The current sidearm of the State Park Peace Officers is the Smith & Wesson M&P, the current patrol rifle is the Colt AR-15 Model LE6920, and the current patrol shotgun is the Remington Model 870 Police Magnum.
== Training ==
All State Park Peace Officers must complete a Peace Officer Standards and Training (P.O.S.T.) academy before being sworn in as a Ranger or a Lifeguard. California State Parks hosts a P.O.S.T. academy specifically for S.P.P.O.s at the Butte College in Oroville, CA. The Ranger academy requires 6 to 8 months to complete, depending on the class. Each class consists of up to 50 cadets, both lifeguard and ranger.
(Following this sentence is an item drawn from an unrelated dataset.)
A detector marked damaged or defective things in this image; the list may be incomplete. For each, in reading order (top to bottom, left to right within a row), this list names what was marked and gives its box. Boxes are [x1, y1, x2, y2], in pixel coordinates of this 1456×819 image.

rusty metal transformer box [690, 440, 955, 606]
=== Difference in Training at the Academy ===
Lifeguards and rangers attend the same CA POST Peace Officer Academy. Lifeguards receive all the training as rangers. Lifeguards are also required to train in and complete the additional 8-day CA State Parks Lifeguard seasonal training either before or within one year after the completion of the POST Peace Officer Academy. During the POST Academy, lifeguards wear the blue uniform and rangers wear the tan and green.

=== Training After the Academy ===
S.P.P.O.s continue training regularly upon graduation from the academy and are encouraged to further their knowledge and skill base to best serve the parks and people of California. Some training includes EMT training, K-9 Handler training, counter-terrorism training, and firearms training.